#### Tareas requeridas:
(A) Copia el fragmento sobre André de Toth desde "André de Toth. Primera Parte |" hasta "Toth: Overtura/justificación/captatio benevolentiae.", cambiando "Primera Parte" por "Segunda Parte".
(B) Según el fragmento sobre André de Toth, ¿de qué nacionalidad era el cineasta?

#### Fragmento del documento:
========
André de Toth. Primera Parte | Cine Divergente

André de Toth. Primera Parte

La ética de la panorámica Por Marco Antonio Núñez

O. André de Toth: Overtura/justificación/captatio benevolentiae.

El húngaro André de Toth reúne todos los rasgos del cineasta desplazado por la barbarie teutona. Provisto de una sensibilidad típicamente centroeuropea, manifiesta en su singular estética, hubo de adaptarse a las condiciones materiales del sistema de estudios hollywoodense y a la imposición de unos códigos genéricos extraños, sin menoscabo, en ningún caso, de su personalidad artística. Conservó la independencia ante los primeros (nunca aceptó vincularse a ningún estudio), y aportó un punto de vista sumamente personal a los segundos. Trabajó el noir, el cine bélico, de terror, de espías y especialmente el western con igual soltura, asumiendo la naturaleza dúctil de sus convenciones e incurriendo en sincretismos notables. Su talento visual rindió en el blanco y negro como en el color, tanto en interiores como exteriores, ora en cinemascope, ora en 3-D, manteniendo unas constantes estilísticas con tendencia a las composiciones barrocas y una cámara en continuo movimiento, desviando la atención hacia el proceso mismo de escritura fílmica en abierta desconfianza hacia el relato «clásico».
========
#### Filas de datos:
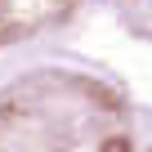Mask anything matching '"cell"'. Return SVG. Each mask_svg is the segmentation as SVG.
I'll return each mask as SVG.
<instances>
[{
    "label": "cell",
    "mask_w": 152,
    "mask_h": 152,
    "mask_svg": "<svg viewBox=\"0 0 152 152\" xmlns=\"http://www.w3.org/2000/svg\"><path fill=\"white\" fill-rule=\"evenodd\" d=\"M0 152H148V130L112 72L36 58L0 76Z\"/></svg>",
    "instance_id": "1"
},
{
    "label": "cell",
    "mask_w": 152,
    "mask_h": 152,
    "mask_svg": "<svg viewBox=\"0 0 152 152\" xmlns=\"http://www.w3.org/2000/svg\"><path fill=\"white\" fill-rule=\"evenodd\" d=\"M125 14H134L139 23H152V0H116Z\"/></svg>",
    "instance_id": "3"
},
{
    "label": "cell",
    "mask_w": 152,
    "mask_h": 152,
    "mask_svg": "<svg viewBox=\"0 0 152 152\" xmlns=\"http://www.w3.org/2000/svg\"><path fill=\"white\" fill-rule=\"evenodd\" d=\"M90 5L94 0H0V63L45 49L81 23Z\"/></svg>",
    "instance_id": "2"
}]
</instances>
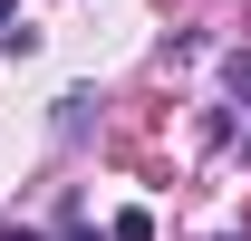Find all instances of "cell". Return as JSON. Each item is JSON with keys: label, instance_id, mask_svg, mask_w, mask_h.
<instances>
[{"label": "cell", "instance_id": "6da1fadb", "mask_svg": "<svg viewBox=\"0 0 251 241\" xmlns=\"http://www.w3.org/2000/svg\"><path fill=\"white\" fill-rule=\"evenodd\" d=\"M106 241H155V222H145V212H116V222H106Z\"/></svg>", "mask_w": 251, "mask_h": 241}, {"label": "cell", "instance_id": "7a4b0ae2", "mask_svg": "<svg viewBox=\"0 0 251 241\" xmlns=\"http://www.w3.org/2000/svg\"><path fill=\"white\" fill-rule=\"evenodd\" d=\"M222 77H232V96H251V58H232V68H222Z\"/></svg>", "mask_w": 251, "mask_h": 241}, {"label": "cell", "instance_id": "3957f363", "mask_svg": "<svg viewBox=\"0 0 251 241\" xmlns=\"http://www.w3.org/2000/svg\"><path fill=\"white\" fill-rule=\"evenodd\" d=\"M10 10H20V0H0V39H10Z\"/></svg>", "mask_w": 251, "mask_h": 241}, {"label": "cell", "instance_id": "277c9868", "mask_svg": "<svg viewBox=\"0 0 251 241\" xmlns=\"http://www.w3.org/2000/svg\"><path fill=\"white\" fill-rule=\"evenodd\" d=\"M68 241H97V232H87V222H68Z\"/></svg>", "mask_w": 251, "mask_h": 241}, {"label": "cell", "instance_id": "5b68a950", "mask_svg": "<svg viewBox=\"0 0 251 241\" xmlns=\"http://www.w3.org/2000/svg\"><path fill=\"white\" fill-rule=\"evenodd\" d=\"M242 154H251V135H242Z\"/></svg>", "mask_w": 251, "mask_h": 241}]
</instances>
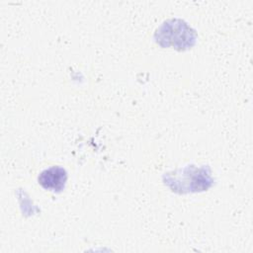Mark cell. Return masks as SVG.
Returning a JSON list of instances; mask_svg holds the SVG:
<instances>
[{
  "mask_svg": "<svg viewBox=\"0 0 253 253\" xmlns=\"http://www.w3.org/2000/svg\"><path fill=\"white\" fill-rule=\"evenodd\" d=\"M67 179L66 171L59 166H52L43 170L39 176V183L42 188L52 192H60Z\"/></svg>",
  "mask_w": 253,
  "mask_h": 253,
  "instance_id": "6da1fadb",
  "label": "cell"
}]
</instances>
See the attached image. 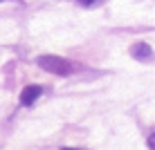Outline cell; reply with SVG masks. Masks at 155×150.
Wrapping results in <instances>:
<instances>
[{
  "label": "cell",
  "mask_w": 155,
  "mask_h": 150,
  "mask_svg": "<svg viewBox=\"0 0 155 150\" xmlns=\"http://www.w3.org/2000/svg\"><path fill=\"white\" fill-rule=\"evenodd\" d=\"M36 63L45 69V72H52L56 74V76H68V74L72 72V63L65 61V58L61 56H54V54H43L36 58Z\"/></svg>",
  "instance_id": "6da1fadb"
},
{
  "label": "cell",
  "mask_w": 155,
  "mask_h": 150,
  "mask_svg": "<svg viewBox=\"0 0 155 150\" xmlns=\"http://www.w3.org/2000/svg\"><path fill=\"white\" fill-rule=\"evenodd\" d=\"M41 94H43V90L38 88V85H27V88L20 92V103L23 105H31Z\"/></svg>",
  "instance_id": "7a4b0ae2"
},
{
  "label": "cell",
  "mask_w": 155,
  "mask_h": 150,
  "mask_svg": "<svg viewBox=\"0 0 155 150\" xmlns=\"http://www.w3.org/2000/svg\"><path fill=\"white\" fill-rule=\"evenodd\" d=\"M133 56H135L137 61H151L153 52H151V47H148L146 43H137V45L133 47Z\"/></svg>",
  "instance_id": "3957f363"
========
#### Respuestas escritas:
(A)
André de Toth. Segunda Parte | Cine Divergente

André de Toth. Segunda Parte

La ética de la panorámica Por Marco Antonio Núñez

O. André de Toth: Overtura/justificación/captatio benevolentiae.

(B) Era húngaro.